* _Aufgabenstellung_: Bearbeite den Auszug über Charlie, indem du den Abschnitt zwischen „Seinem besonderen Herzen“ und „eine neue Leidenschaft.“ einschließlich wiedergibst und darin „Leidenschaft“ durch „Begeisterung“ ersetzt.

* _Textauszug_:

+-------+

Seinem besonderen Herzen verdankt es Charlie, dass er schon mehrmals "gestorben" ist, in besonders aufregenden, hektischen Situationen macht sich sein Herzfehler bemerkbar und Charlie stürzt ins schwarze Nichts. Nach dem ersten dieser Vorfälle ist plötzlich Charlies Geruchsinn besser ausgeprägt als normalerweise und es erschließt sich ihm eine neue Welt, eine neue Leidenschaft.

An der Figur des Charlie gibt es einige Besonderheiten, genauso wie seine ganze Familie ziemlich besonders ist und auch sein Leben ist alles Andere als normal, erst recht, nachdem sein Großvater bei einem Jagdausflug von einem Wilderer erschossen wird und Charlie genötigt ist, die Geschehnisse etwas zurechtzurücken.

+-------+

* _Datensätze_:
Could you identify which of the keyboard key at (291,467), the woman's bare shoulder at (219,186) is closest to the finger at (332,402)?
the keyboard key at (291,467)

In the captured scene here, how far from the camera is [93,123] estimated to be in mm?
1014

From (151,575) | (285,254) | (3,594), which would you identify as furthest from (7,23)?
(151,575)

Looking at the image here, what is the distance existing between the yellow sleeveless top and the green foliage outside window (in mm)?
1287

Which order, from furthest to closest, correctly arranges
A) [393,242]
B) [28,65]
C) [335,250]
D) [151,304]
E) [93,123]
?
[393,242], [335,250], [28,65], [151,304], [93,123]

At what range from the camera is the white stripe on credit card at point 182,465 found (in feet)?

+-------+

* _Lösung der Aufgabe_:
Seinem besonderen Herzen verdankt es Charlie, dass er schon mehrmals "gestorben" ist, in besonders aufregenden, hektischen Situationen macht sich sein Herzfehler bemerkbar und Charlie stürzt ins schwarze Nichts. Nach dem ersten dieser Vorfälle ist plötzlich Charlies Geruchsinn besser ausgeprägt als normalerweise und es erschließt sich ihm eine neue Welt, eine neue Begeisterung.